10 October 2013

Mandatory IT security breach notification imminent

Notifications for a breach of security or loss of integrity of vital IT systems will become mandatory. The duty to notify will be applicable to a wide range of sectors. Notifications must be made at the NCSC, but non-compliance cannot be punished with a fine. Providers must be aware of the requirements of the mandatory notifications in case of a breach.

The mandatory IT security breach notification will apply to any national or international provider of products or services, which will be designated by a general administrative order. The duty to notify will most likely apply to the energy, telecoms, finance and transport sectors.

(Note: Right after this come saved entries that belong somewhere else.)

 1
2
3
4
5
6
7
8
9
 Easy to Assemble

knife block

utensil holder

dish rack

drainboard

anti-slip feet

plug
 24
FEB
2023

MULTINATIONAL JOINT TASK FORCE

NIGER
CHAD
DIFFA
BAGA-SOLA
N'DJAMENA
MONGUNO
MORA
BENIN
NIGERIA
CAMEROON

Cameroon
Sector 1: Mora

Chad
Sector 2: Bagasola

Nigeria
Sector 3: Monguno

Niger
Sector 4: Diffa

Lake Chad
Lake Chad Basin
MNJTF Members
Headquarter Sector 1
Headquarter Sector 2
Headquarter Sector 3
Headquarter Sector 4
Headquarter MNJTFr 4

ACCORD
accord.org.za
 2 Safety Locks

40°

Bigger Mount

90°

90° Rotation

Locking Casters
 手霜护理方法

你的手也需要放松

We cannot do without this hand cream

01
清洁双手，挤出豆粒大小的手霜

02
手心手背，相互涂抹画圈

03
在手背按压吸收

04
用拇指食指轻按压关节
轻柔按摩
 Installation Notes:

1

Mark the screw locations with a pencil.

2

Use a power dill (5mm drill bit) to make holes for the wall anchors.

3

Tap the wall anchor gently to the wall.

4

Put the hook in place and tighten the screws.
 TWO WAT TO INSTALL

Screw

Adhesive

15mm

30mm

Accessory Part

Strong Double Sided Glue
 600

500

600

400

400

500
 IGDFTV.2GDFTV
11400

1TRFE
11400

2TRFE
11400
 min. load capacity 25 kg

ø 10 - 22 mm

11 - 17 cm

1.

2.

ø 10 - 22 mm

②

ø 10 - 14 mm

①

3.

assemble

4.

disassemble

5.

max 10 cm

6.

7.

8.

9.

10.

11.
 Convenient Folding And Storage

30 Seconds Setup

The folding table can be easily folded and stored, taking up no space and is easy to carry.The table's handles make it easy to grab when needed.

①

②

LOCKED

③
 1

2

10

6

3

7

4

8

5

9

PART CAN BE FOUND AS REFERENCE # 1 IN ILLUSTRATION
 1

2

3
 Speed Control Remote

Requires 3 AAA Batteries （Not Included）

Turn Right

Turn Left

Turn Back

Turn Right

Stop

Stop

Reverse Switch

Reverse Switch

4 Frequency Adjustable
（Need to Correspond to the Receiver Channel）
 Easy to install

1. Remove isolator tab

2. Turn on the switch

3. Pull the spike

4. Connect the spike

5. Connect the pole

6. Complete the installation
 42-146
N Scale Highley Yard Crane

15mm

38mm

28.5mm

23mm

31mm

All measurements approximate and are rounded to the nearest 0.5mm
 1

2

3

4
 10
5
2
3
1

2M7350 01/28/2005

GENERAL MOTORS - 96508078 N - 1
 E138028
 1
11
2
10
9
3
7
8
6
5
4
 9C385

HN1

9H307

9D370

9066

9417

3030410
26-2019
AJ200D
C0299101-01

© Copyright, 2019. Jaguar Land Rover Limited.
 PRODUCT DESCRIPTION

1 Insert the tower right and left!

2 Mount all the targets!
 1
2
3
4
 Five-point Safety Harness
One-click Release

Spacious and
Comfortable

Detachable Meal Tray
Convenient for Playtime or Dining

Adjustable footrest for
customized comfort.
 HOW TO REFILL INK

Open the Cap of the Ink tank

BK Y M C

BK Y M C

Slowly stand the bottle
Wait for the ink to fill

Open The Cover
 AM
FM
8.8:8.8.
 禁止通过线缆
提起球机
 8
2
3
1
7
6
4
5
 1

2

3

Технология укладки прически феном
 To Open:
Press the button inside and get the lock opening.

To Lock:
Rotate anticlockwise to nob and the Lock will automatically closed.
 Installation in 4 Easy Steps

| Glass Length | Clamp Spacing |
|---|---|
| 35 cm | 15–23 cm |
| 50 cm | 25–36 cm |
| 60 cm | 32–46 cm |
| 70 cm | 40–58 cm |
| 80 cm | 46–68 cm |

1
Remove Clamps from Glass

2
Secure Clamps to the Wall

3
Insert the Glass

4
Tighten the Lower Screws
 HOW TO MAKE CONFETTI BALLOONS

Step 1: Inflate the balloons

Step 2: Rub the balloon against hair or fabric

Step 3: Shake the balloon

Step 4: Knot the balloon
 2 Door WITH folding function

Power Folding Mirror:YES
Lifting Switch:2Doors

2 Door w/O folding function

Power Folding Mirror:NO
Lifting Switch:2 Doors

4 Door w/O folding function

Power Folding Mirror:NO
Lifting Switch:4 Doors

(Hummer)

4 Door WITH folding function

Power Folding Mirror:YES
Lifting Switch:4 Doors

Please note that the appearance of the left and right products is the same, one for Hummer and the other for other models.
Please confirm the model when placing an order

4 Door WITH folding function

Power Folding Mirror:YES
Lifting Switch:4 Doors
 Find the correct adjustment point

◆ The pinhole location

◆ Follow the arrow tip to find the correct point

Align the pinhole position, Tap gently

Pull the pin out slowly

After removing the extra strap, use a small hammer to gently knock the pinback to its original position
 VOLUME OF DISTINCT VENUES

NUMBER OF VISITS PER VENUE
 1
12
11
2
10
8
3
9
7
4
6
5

The obligation to notify is triggered if the provider becomes aware of a breach of security or loss of integrity which has impacted or may impact the availability or reliability of its vital products or services. In case of a breach, the National Cyber Security Centre (“NCSC”) must be promptly notified. The NCSC is a public-private collaboration which focuses on an integrated approach to cyber security. The NCSC cannot impose a fine for non-compliance with the duty to notify, but the Minister of Security and Justice has the power to impose an order under pain of payment of a monetary penalty.

The IT security breach notification means an additional breach notification obligation for providers of vital IT systems. It does not set aside other applicable sector or data security breach notifications including, for example, general data security breach notifications mentioned in the article Proposal for mandatory data breach notification and penalties for not cooperating with Dutch DPA.